14 mois de stage et 6 mois d'essai avant d'être licencié

Message par carl »

David, jeune diplômé d'une école de commerce, a effectué pas moins de quatorze mois de stage pour la banque LCL, suivis d'une période d'essai de six mois censée déboucher sur un CDI... avant d'être finalement licencié. "Ecœuré", il décide de poursuivre son ancien employeur devant les prud'hommes pour réclamer la requalification de ses stages en contrat de travail. Les plaidoiries se sont déroulées le 4 septembre. Le jugement est attendu mardi 13 octobre. Selon le collectif "Génération précaire", qui a soutenu David dans ses démarches, c'est la première fois qu'une grande entreprise est poursuivie pour "travail dissimulé". La décision de justice pourrait créer un précédent.


Pourquoi avez-vous décidé de poursuivre LCL ?

David : En 2006, j'étais étudiant dans une école de commerce. En fin de deuxième année, j'ai fait un stage conventionné de six mois à temps plein au Crédit lyonnais comme conseiller bancaire. Le stage s'est si bien passé que j'ai enchaîné sur deux autres stages de quatre mois chacun, toujours au même poste. Je n'ai eu que des évaluations positives. Une fois diplômé, fin 2007, le Crédit lyonnais m'a embauché en CDI avec une période d'essai de trois mois renouvelable. Et au terme des 6 mois d'essai, ils m'ont finalement congédié en me disant que je ne faisais pas l'affaire alors que je venais de passer 20 mois au même poste, soit plus d'un an et demi. Je n'ai pas digéré et j'ai contacté un avocat pour les poursuivre en justice...

Que reprochez-vous exactement à votre ancien employeur ?

Je les poursuis pour deux motifs. J'attends des dommages et intérêts pour licenciement sans cause réelle et sérieuse, mais surtout, je demande à ce que mes trois stages soient requalifiés en contrat de travail, car j'estime avoir occupé un vrai poste durant vingt mois à un prix défiant toute concurrence. Durant mon premier stage, ma gratification était de 500 euros bruts, et de 950 euros pour les deux suivants.

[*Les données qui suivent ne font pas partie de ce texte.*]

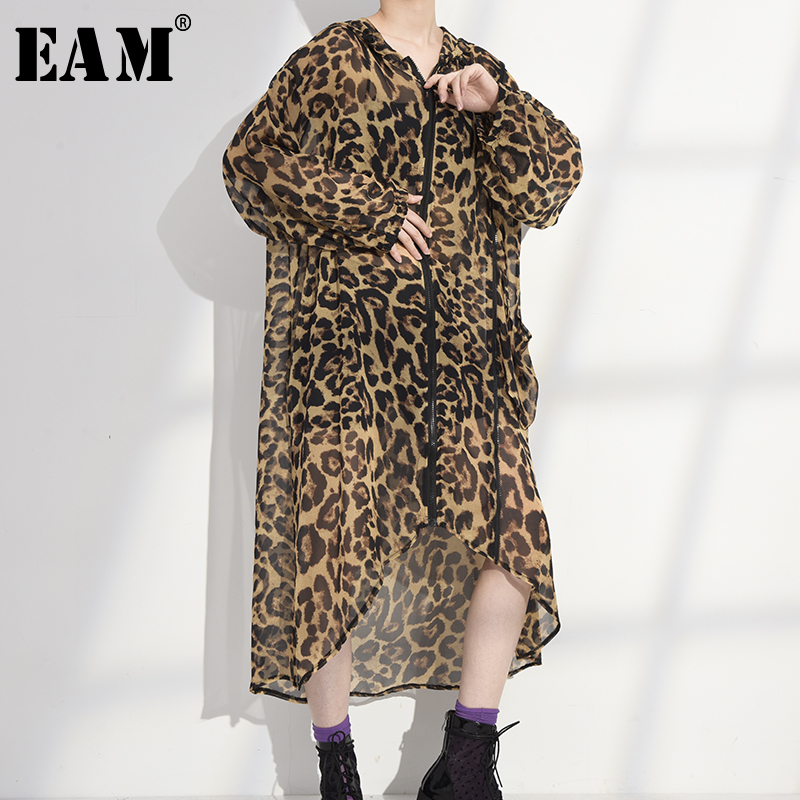 [EAM] Women Big Size Thin Leopard Printed Long Dress New Hooded Long Sleeve Loose Fit Fashion Tide Spring Summer 2020 1W95909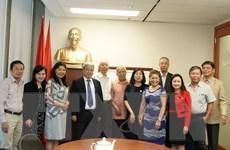 Đoàn cán bộ Tạp chí Cộng sản thăm và làm việc tại Canada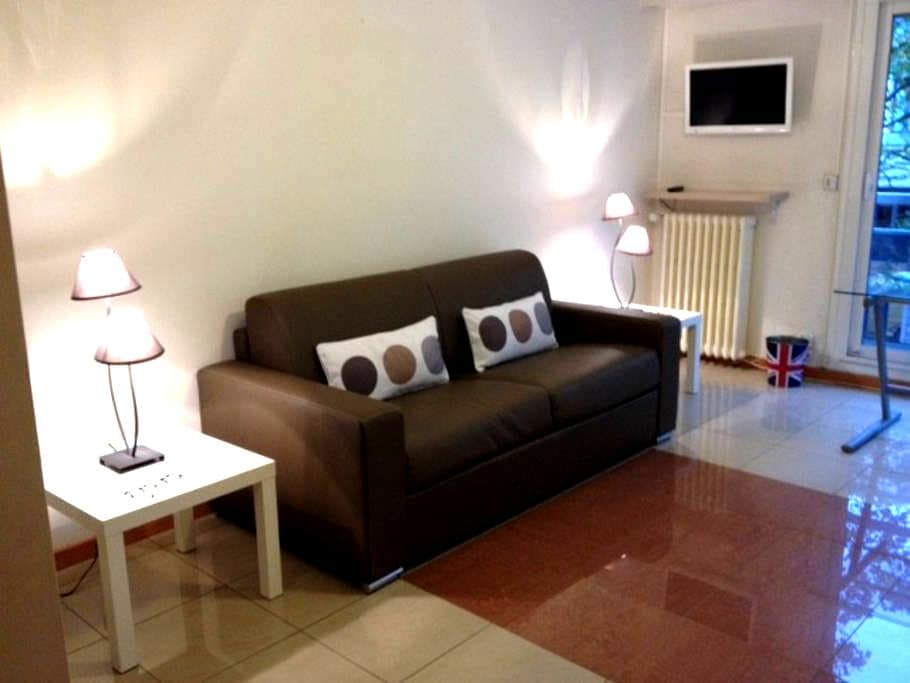 Large bright studio with parking in downtown - Nantes - Apartamento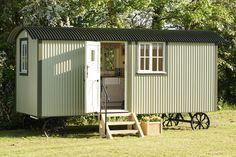 The Wall Bed Hut   Riverside Shepherd Huts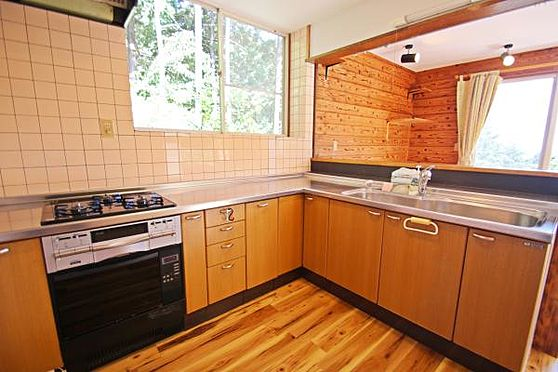 中古一戸建て-熱海市上多賀 キッチンは特に天井が高くとても広々してます。大きな窓もあり、換気と採光に良いです。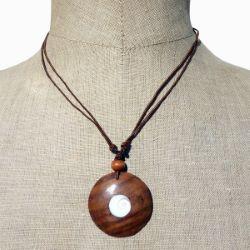Collier cordon pendentif rond en bois naturel avec oeil de Sainte Lucie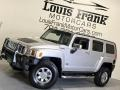Hummer H3  Boulder Gray Metallic photo #4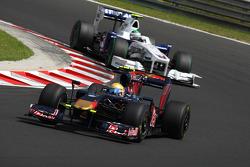 Sebastien Buemi, Scuderia Toro Rosso in front of Nick Heidfeld, BMW Sauber F1 Team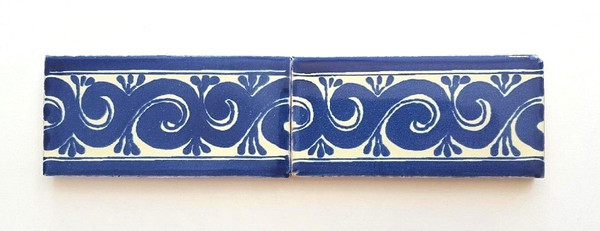 Decorative blue & white border tile in 2x4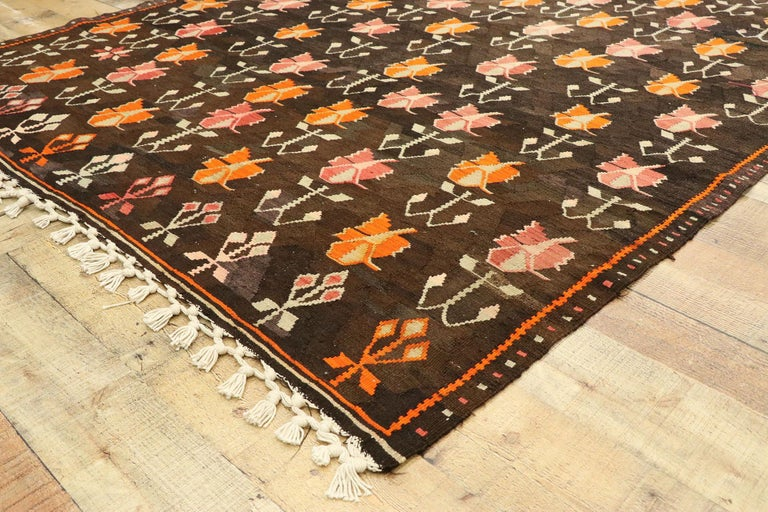 20th Century Vintage Flat-Weave Turkish Floral Kilim Rug with Boho Farmhouse Style For Sale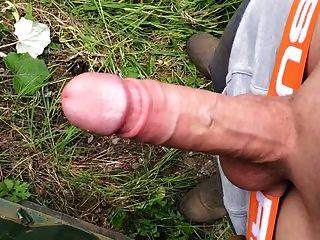 Jogo com meu pau duro branco grande ao ar livre!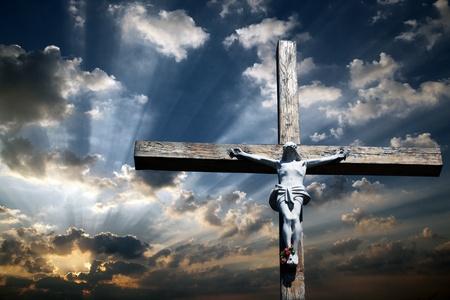 Das Kreuz Jesu Christi gegen den schönen Himmel Lizenzfreie Bilder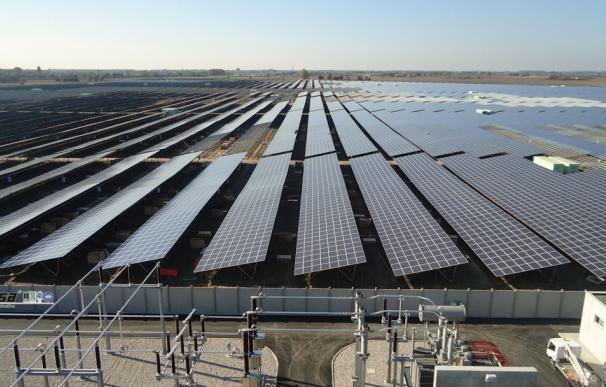 Economía/Energía- Los fotovoltaicos estudian recursos contra la CNE por una circular sobre el recorte de horas con prima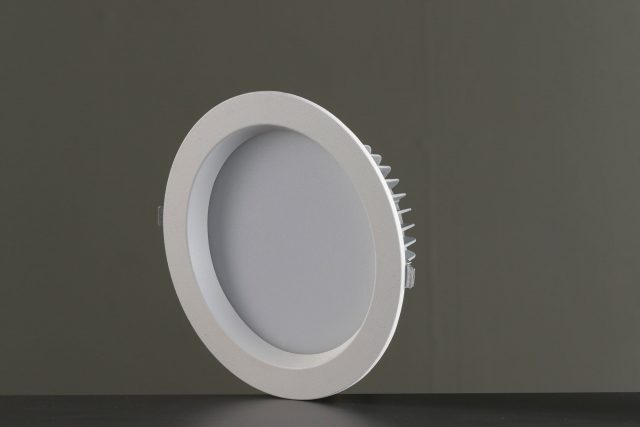 Vackerlite Latt 8 Downlight Spot Sideview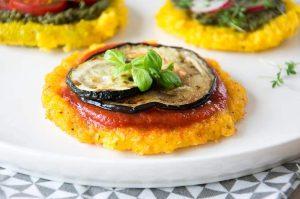 Polenta a la Pizzastyle mit Aubergine und Zucchini
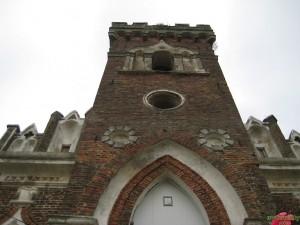 Церковь святой Варвары входная башня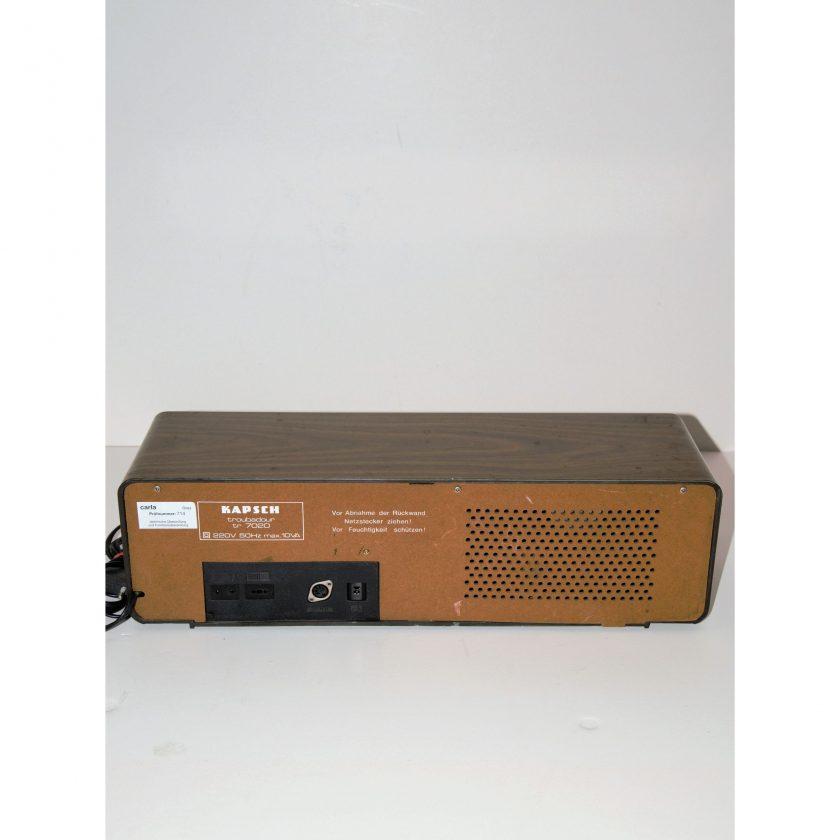 Bild von Radio Troubadour TR- 7020 Kapsch. Dimensionen B/H/T: 50,5/15/15cm. Gehäuse aus Thermoplast in braun. FM und AM Anzeige in gruen. Projekt Carla Styria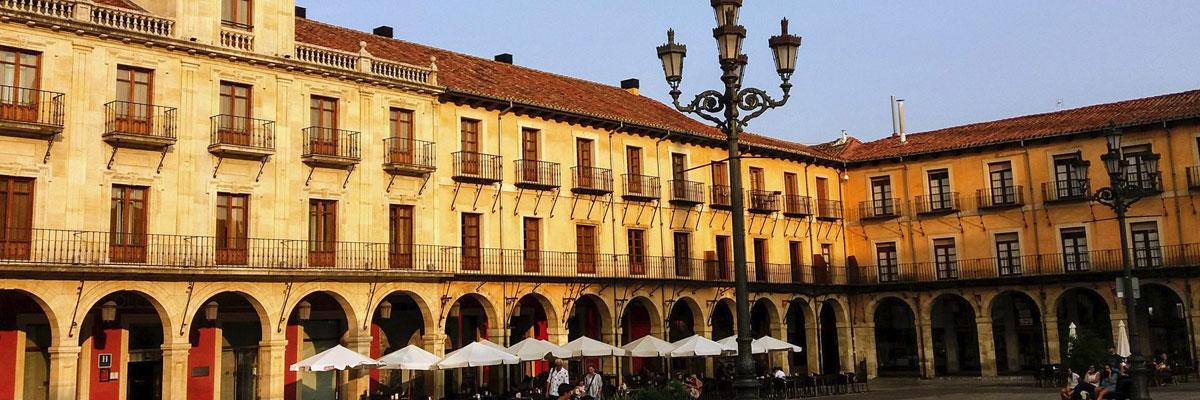 nora2 santamaria Seguir Plaza Mayor de Leon. Foto: nora2 santamaria
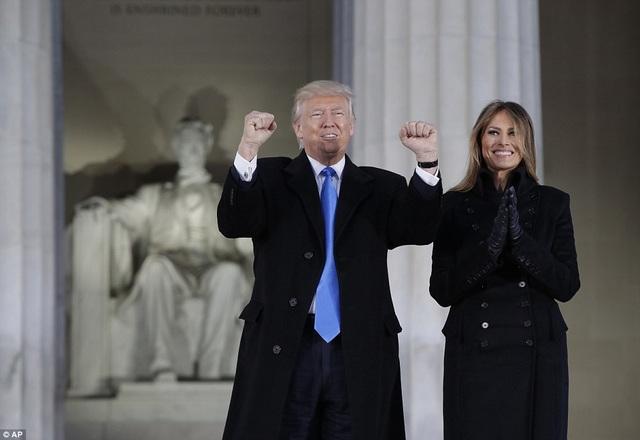 """Ông Donald Trump và phu nhân Melania xuất hiện tại sự kiện văn nghệ diễn ra trước thềm lễ nhậm chức. Chương trình có tên """"Make America Great Again! Welcome Celebration""""."""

C'est plutôt élevé pour un stage, sachant que le minimum légal est à 380 euros. Mais je leur coûtais bien moins cher qu'un jeune cadre qui aurait gagné 2 300 euros bruts, auxquels il faut ajouter les commissions, le treizième mois, les primes d'intéressement, etc.

Est-il facile de prouver que votre stage était un emploi déguisé ?

Non, car il faut prouver plusieurs choses. Ce qui caractérise un contrat de travail, c'est d'abord un lien de subordination vis-à-vis de l'employeur. Il faut donc que j'en apporte la preuve. Il me faut ensuite prouver que je réalisais une vraie prestation de travail, que je n'ai pas reçu de formation, et que l'entreprise a tiré un profit direct de mon travail, c'est-à-dire qu'elle n'a pas respecté la convention de stage.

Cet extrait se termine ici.